- Your objective: Pull out every line in the records below that contains the word "vertical".

- Given entries:
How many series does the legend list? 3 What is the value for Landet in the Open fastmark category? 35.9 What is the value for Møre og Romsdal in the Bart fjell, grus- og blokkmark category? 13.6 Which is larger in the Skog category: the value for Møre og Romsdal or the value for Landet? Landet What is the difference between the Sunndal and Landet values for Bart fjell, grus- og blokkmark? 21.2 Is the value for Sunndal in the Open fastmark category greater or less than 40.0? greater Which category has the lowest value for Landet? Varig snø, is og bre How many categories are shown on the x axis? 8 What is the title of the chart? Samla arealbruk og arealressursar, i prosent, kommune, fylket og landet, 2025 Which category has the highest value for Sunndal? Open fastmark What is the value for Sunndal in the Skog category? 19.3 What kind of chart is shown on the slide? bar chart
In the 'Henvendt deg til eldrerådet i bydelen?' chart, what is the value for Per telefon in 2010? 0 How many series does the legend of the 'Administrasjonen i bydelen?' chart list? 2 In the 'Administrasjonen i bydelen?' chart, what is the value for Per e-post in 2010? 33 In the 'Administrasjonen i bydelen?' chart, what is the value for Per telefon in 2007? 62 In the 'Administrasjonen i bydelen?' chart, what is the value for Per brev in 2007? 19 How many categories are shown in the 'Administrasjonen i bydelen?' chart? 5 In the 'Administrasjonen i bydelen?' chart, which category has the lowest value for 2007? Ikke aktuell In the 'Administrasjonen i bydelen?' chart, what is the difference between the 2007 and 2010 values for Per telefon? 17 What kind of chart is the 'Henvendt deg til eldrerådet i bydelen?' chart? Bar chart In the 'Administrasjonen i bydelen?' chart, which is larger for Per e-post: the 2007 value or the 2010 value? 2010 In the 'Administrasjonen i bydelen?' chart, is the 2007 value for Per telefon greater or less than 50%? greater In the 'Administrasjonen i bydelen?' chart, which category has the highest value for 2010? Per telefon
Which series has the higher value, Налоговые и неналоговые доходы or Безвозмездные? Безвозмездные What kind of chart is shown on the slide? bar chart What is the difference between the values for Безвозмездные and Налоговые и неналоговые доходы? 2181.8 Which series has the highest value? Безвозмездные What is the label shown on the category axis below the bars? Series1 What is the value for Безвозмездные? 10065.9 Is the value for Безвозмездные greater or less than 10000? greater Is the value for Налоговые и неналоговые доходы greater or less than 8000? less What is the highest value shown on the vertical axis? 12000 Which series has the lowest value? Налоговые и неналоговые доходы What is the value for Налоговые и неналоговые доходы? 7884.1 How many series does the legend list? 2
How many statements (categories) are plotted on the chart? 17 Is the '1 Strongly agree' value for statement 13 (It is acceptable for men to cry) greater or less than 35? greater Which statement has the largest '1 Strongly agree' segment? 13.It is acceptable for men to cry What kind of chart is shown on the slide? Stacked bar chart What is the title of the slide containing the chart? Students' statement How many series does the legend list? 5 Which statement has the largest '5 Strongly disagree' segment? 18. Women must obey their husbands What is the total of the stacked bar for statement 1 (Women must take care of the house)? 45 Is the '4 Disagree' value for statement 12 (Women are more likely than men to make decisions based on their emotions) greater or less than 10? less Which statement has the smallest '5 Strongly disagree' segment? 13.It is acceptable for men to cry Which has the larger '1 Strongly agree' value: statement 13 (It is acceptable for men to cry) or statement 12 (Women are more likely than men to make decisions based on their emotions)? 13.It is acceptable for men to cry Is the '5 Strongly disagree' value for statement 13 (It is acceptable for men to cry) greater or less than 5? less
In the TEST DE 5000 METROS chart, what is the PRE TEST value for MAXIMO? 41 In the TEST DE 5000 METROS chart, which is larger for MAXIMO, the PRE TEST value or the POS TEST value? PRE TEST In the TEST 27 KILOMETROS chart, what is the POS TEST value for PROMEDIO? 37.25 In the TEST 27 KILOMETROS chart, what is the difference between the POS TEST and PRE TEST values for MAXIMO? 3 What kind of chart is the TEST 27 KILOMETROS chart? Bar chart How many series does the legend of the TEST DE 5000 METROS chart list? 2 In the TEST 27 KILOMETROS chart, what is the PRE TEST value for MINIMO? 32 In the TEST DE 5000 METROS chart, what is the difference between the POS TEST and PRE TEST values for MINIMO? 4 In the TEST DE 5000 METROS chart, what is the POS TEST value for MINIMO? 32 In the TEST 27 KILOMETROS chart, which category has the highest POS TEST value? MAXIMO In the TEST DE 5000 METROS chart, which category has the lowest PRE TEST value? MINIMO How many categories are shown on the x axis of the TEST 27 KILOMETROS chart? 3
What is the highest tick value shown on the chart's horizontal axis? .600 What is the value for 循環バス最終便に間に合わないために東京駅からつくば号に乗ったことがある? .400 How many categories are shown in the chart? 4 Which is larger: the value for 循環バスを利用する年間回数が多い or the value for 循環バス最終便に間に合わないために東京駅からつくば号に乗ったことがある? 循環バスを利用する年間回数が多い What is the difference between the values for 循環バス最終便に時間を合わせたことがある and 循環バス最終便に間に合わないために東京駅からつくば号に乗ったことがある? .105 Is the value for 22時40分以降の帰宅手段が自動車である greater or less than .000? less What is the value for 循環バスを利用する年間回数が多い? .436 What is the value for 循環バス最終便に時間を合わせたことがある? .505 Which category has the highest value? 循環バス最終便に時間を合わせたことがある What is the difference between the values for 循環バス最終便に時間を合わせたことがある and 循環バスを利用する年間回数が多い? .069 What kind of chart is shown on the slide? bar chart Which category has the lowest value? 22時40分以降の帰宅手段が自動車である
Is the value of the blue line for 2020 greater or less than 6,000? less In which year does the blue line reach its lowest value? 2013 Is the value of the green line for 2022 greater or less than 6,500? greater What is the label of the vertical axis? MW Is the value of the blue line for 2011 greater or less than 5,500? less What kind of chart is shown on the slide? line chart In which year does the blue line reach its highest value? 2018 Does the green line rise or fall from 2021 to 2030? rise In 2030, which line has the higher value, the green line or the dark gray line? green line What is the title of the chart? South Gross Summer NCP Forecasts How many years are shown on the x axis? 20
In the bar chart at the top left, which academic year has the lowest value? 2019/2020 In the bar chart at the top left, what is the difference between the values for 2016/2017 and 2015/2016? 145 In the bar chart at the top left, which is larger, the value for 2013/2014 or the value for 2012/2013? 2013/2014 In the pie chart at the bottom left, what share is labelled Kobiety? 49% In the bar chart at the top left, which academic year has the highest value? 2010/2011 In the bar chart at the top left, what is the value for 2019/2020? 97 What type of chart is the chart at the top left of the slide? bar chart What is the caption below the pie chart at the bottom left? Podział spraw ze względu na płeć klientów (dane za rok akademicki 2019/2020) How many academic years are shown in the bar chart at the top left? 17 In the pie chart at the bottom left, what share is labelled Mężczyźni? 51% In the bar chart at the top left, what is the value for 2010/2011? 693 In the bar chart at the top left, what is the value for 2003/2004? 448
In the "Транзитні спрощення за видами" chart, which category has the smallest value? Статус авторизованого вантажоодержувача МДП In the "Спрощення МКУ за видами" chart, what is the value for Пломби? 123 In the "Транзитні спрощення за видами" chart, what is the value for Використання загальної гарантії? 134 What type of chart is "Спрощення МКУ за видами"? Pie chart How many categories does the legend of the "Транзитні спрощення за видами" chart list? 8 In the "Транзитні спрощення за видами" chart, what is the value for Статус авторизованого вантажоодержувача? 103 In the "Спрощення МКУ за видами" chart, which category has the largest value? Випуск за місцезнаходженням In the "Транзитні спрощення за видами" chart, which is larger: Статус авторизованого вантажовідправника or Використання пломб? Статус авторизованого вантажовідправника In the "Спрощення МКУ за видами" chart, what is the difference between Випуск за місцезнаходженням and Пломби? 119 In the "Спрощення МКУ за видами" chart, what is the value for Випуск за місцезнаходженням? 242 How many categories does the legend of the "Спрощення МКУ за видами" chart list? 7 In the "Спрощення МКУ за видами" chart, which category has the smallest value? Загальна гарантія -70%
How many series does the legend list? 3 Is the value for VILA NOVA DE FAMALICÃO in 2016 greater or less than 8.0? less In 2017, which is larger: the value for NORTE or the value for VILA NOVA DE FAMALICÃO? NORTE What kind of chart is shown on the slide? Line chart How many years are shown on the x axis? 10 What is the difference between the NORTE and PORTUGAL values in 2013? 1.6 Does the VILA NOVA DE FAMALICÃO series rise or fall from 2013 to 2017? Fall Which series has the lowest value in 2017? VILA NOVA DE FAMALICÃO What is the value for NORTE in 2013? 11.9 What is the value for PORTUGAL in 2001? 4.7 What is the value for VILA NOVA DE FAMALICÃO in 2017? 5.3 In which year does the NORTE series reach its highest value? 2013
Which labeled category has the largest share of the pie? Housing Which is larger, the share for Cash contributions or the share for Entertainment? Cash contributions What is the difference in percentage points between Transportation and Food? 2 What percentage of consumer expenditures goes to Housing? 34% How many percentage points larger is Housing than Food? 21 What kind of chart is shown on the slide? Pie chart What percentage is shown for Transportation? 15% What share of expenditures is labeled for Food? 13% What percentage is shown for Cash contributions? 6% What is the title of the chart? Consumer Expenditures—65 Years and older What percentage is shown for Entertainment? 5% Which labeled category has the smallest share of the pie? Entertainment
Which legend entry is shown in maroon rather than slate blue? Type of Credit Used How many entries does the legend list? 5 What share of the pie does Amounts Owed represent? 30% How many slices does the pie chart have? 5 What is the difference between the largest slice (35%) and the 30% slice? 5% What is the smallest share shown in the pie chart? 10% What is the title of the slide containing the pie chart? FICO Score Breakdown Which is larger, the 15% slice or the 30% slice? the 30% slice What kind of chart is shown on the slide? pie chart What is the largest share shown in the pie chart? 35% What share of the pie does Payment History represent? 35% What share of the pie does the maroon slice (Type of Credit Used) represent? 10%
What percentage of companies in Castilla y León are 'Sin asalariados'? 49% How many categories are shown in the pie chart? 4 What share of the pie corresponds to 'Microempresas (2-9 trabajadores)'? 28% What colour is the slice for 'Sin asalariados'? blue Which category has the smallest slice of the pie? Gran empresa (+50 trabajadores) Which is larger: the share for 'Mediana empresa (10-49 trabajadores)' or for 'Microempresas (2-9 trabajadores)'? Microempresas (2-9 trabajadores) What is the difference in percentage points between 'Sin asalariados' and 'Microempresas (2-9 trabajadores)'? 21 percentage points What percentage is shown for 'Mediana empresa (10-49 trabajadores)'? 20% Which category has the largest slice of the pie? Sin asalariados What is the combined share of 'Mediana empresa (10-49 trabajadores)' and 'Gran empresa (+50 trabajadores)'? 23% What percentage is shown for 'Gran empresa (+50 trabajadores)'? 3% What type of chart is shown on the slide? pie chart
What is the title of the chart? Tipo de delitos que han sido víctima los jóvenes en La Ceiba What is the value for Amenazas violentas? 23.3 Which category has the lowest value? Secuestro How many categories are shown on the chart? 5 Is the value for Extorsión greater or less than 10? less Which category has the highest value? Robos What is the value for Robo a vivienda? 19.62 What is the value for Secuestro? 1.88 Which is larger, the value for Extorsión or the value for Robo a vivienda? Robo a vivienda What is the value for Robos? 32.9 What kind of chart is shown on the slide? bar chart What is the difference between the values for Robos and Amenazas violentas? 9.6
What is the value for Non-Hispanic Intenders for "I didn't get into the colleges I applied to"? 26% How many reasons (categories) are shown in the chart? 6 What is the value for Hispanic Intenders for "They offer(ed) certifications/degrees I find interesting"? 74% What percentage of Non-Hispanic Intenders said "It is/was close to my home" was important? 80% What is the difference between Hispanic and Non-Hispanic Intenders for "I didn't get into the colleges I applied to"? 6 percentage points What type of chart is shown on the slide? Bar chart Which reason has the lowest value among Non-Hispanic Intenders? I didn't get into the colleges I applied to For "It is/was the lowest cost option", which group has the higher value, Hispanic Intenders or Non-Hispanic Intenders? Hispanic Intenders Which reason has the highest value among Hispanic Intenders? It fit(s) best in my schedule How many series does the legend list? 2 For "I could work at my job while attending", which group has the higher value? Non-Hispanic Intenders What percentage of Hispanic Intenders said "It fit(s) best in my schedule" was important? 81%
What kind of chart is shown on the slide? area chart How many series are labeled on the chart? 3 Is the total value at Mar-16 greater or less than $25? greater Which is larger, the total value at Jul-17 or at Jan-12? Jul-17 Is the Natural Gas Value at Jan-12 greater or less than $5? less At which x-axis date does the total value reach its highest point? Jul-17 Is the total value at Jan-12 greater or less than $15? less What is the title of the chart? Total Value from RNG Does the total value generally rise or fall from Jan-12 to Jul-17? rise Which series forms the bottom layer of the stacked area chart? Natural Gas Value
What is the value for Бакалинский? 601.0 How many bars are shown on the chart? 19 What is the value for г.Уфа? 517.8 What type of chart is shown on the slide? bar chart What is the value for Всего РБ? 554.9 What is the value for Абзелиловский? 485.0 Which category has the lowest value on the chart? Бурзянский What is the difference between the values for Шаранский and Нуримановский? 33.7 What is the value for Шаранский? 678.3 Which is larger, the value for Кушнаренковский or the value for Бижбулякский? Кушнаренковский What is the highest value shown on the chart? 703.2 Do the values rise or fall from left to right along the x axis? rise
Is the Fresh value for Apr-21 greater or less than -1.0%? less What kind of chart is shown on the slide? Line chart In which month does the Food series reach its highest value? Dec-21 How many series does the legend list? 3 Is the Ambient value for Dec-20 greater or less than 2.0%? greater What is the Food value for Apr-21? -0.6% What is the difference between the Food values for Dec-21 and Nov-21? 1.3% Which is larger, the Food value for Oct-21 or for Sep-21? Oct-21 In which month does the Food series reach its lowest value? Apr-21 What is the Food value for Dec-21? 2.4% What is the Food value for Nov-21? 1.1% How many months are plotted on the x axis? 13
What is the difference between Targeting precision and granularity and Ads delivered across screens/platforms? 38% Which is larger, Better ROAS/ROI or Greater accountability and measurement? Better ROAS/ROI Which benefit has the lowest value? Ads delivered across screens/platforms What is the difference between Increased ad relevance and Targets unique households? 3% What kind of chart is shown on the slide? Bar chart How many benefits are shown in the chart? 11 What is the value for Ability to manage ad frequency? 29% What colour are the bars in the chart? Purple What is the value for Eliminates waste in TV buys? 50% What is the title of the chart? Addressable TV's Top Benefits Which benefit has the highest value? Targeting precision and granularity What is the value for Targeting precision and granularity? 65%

- Response to the exercise:
Which series has the higher value, Налоговые и неналоговые доходы or Безвозмездные? Безвозмездные What kind of chart is shown on the slide? bar chart What is the difference between the values for Безвозмездные and Налоговые и неналоговые доходы? 2181.8 Which series has the highest value? Безвозмездные What is the label shown on the category axis below the bars? Series1 What is the value for Безвозмездные? 10065.9 Is the value for Безвозмездные greater or less than 10000? greater Is the value for Налоговые и неналоговые доходы greater or less than 8000? less What is the highest value shown on the vertical axis? 12000 Which series has the lowest value? Налоговые и неналоговые доходы What is the value for Налоговые и неналоговые доходы? 7884.1 How many series does the legend list? 2
Is the value of the blue line for 2020 greater or less than 6,000? less In which year does the blue line reach its lowest value? 2013 Is the value of the green line for 2022 greater or less than 6,500? greater What is the label of the vertical axis? MW Is the value of the blue line for 2011 greater or less than 5,500? less What kind of chart is shown on the slide? line chart In which year does the blue line reach its highest value? 2018 Does the green line rise or fall from 2021 to 2030? rise In 2030, which line has the higher value, the green line or the dark gray line? green line What is the title of the chart? South Gross Summer NCP Forecasts How many years are shown on the x axis? 20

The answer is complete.